We will be visiting our community kitchen, donating more to food banks as well as shopping in food banks and also having days of cutting back on treats after school.
Hearing everyone's stories, the support has been a lifeline! We need this support for people and campaigns to make life better, FSM for all primary children across UK would be a great start, but universal basic income will also help and decent pay rises which value public sector and key workers who help others for a living.
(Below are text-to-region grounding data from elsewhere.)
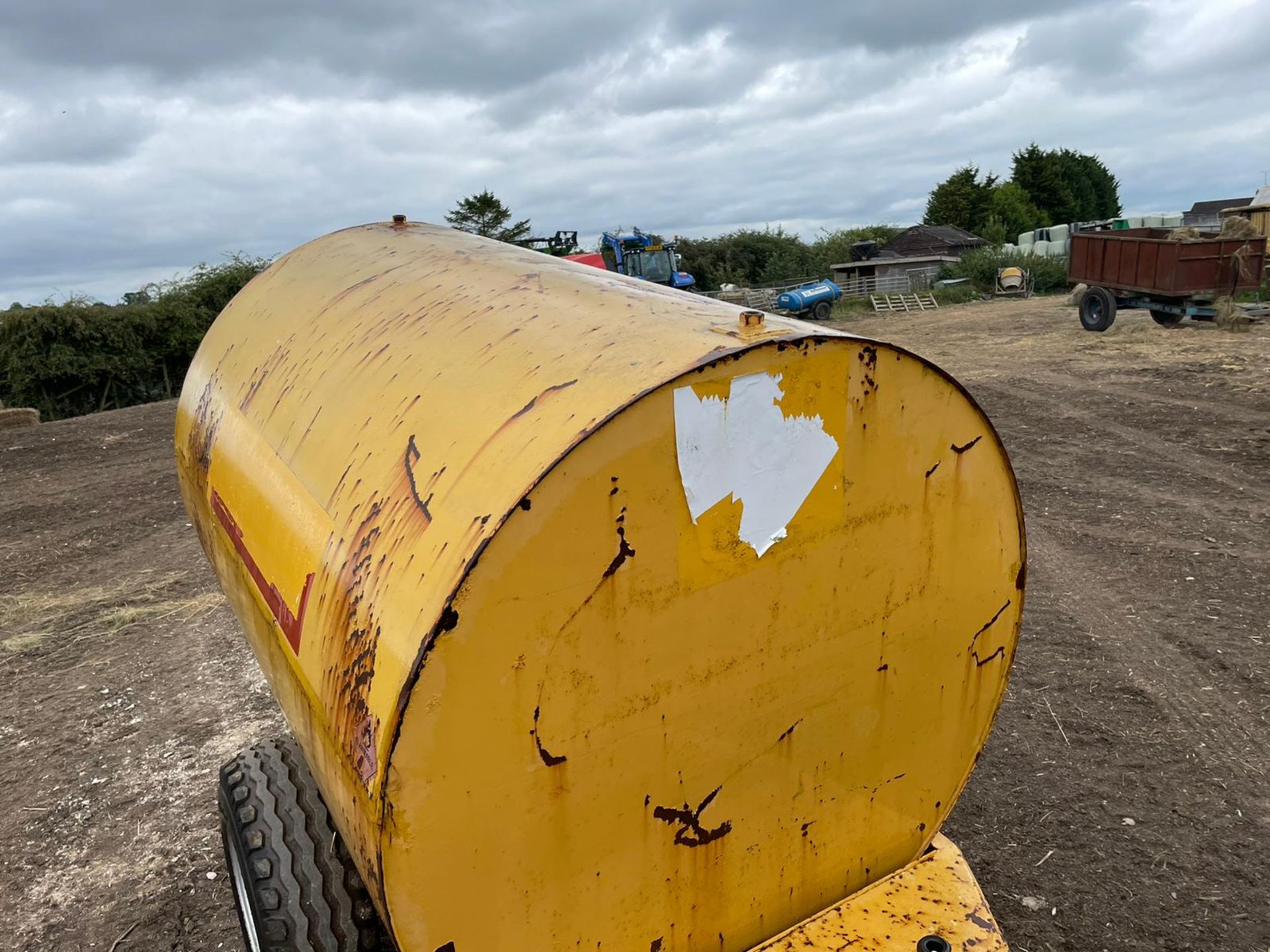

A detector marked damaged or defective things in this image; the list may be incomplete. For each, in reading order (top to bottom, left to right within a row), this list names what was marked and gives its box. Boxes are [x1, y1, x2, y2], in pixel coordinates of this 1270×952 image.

rusty metal surface [1069, 227, 1265, 296]
rusty metal surface [179, 221, 1027, 947]
rusty metal surface [751, 836, 1005, 947]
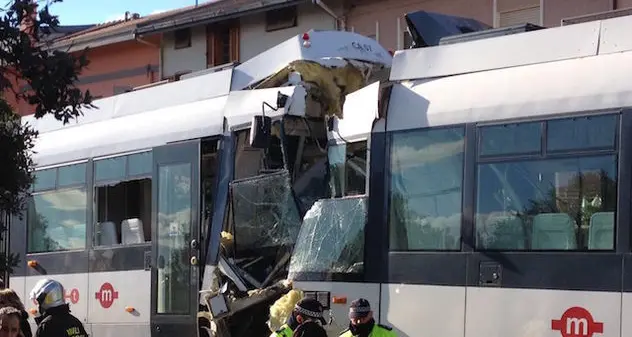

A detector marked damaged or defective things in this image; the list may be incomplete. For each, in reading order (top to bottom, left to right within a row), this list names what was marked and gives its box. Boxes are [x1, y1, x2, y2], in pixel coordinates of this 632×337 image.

crashed tram [9, 28, 392, 336]
shattered windshield [231, 169, 302, 253]
broken glass [231, 171, 302, 252]
shattered windshield [286, 194, 366, 276]
broken glass [286, 194, 366, 276]
crashed tram [288, 7, 632, 337]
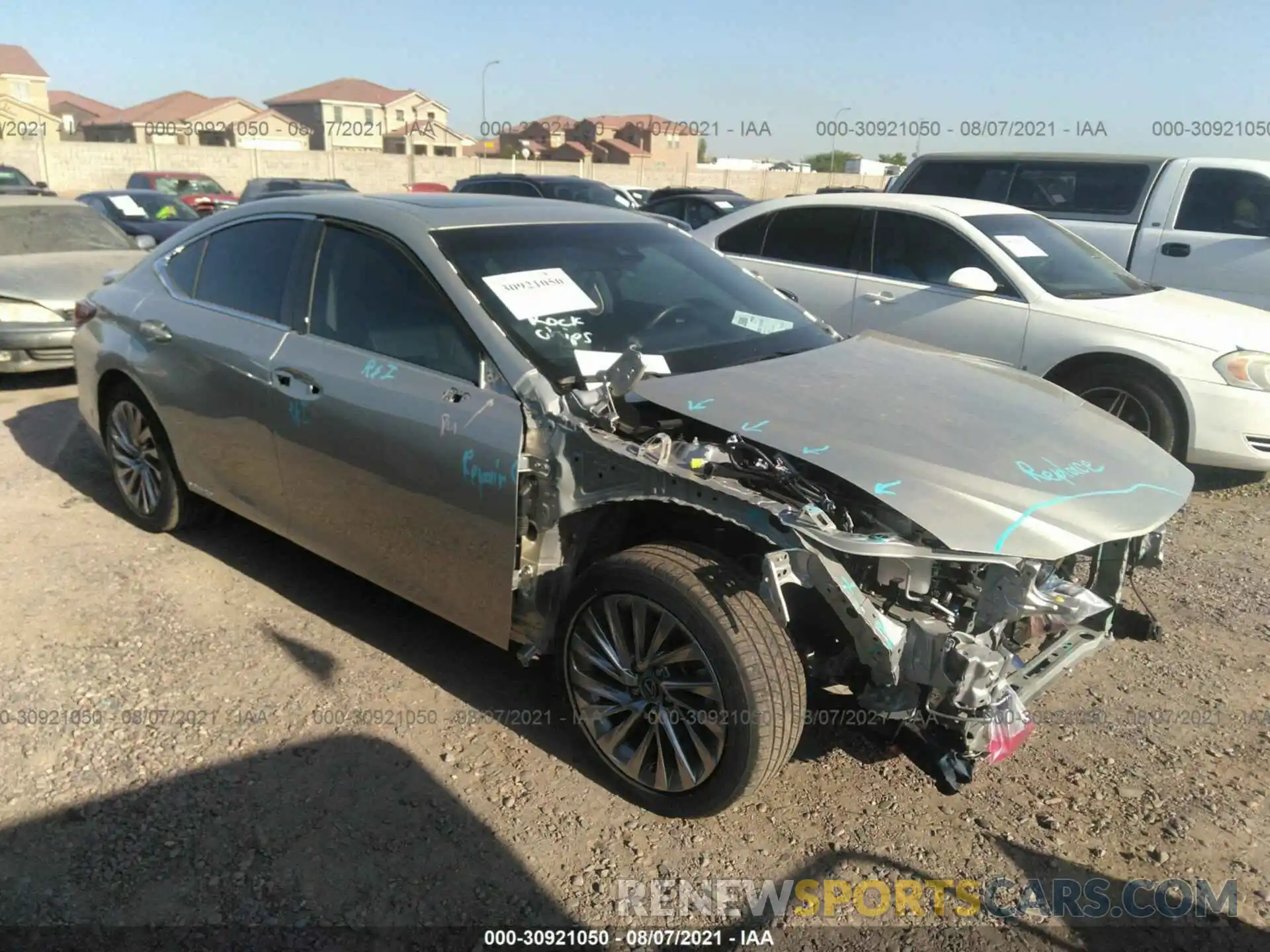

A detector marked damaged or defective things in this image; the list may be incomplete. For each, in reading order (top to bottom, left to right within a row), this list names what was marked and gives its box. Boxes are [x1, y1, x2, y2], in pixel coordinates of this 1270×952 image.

damaged silver sedan [74, 195, 1193, 822]
damaged hood [630, 333, 1193, 563]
So today I received a top up from the local council of money per child to help over the summer holidays. I was panicking that I wouldn't be able to feed them so sometimes being on universal credit does allow you access to other support that is a life saver x today I'm feeling grateful
One of the often overlooked aspect of poverty, relative to the UK I mean as that's my area of experience, is the home. Council houses are great for not being on the street, and safer by far than private renting, but so hard to get into. I've moved home, the floors cos over £600 quid and that is an absolute steal! And I'm lucky. I took out a loan to pay for them and other furniture items cos my council consider a fridge freezer, washer, sofa, bed and either wardrobe or drawers, essential, the rest of the stuff needed is up to me.
I'm also super lucky that I had a housing support worker from a local charity who could advocate for me and make sure I got the washer which wasn't guaranteed as new home is within walking distance, for a person without mobility issues, of a laundrette. She fought for me and I got granted a washer. She also sorted new bills out for me and saved me the stress that is dealing with energy providers while stressed by moving. She got that sorted and set up for me, as well and updating my benefits and council tax. I've had more support from her in one week than I got for two years with the last supposed support service I had access too. It's a joke.
I rely heavily on support from the school, and extra funded clubs.
It’s been difficult this year more than others due to my daughter finishing primary and entering secondary school after the summer: the added expense for prom, leavers disco etc has had me awake at night crying wondering how to make ends meet without her feeling like the odd one out and left out of doing x, y & z with the rest of her classmates & friends.
I think I'd be very lucky with school. My daughter, my youngest daughter, is the only one left at school now. The other two have gone off to university and my youngest, H, she goes to a special needs school. And we're very lucky that most of the trips, if they do go anywhere, are fully funded, so we don't have extra the costs as such. So we're very lucky there. But not all parents are in that boat. But there is a discretionary bursary that school can use if people are on a low income, which I have used before, where they will subsidise either all or part of the school trip, which I have done years ago. It's just got to fully apply sometimes and ask for the assistance.